* Description of the task: Report each line below that contains the word "boat", and copy every such line in full.

* Data for this task:

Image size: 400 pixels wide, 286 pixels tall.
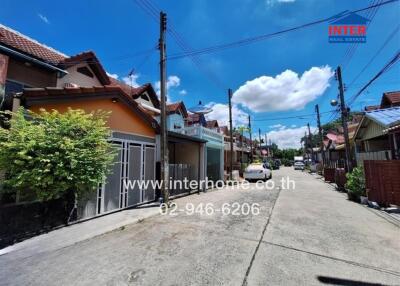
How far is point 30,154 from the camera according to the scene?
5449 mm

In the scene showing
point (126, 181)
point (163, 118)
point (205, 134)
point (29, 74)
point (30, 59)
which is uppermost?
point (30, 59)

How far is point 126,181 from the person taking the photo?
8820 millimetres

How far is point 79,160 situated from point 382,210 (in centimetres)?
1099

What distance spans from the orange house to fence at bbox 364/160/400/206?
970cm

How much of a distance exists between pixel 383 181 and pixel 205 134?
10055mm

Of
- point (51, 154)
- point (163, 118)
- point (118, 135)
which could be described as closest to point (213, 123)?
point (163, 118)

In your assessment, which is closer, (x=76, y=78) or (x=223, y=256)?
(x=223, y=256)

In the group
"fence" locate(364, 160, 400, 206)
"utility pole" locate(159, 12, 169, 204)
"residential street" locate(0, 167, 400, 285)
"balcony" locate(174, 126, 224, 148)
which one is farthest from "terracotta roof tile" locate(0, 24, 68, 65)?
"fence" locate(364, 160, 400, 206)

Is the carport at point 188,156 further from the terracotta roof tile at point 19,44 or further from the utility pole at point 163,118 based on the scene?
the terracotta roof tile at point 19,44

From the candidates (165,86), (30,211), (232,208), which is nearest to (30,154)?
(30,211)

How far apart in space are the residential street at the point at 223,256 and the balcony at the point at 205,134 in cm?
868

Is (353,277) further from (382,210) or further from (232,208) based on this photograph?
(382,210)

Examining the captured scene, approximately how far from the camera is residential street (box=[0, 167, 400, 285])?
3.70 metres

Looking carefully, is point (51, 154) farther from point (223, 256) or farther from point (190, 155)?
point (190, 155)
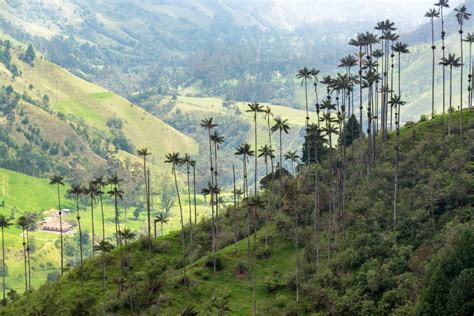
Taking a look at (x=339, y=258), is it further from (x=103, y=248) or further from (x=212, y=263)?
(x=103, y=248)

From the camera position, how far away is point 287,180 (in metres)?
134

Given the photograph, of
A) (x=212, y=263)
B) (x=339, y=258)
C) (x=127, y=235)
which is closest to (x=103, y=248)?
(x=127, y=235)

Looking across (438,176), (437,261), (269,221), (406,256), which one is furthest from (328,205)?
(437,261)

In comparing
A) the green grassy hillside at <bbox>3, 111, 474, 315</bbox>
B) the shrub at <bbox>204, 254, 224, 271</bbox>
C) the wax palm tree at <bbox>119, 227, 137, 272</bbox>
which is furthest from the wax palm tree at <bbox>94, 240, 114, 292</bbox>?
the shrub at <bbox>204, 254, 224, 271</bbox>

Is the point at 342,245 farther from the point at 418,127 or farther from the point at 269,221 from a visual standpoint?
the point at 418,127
---
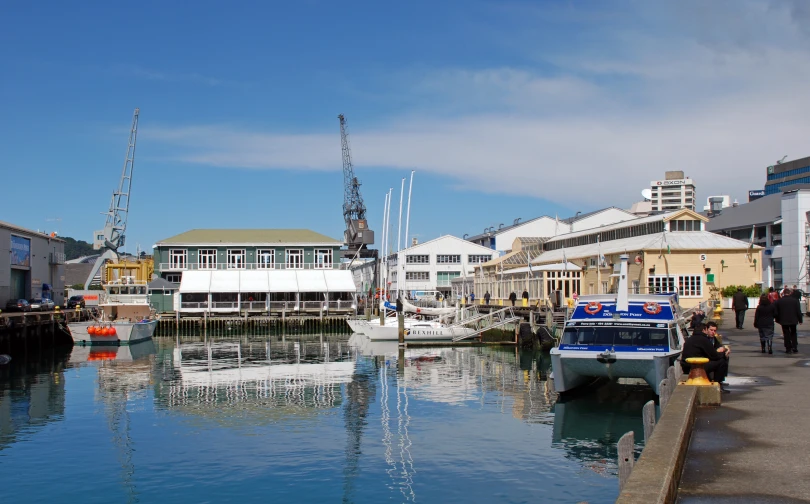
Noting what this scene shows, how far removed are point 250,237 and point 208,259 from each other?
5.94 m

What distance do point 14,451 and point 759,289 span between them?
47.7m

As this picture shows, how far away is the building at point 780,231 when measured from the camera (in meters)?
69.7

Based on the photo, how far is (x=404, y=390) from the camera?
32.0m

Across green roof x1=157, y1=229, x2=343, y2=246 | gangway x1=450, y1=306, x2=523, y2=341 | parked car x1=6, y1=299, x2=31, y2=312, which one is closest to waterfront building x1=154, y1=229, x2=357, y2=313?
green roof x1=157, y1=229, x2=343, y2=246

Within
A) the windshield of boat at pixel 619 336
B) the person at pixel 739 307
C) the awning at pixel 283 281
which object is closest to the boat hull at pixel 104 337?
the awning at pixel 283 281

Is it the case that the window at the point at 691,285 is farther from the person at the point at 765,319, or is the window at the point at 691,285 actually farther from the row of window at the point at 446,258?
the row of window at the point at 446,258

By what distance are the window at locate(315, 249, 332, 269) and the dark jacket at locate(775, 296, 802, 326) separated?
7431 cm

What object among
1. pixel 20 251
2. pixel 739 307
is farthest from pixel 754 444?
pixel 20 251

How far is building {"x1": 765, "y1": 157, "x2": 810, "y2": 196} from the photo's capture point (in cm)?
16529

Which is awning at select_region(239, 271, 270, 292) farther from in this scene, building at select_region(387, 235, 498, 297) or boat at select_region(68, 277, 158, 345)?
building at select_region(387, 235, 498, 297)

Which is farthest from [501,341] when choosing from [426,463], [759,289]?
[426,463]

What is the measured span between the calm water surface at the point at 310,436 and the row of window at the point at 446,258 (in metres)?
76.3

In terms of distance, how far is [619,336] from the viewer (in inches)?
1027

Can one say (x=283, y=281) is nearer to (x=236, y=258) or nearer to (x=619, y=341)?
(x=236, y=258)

* Written reply:
A) the windshield of boat at pixel 619 336
which object is closest to the boat hull at pixel 104 337?
Which is awning at select_region(239, 271, 270, 292) farther from in this scene, building at select_region(387, 235, 498, 297) or boat at select_region(68, 277, 158, 345)?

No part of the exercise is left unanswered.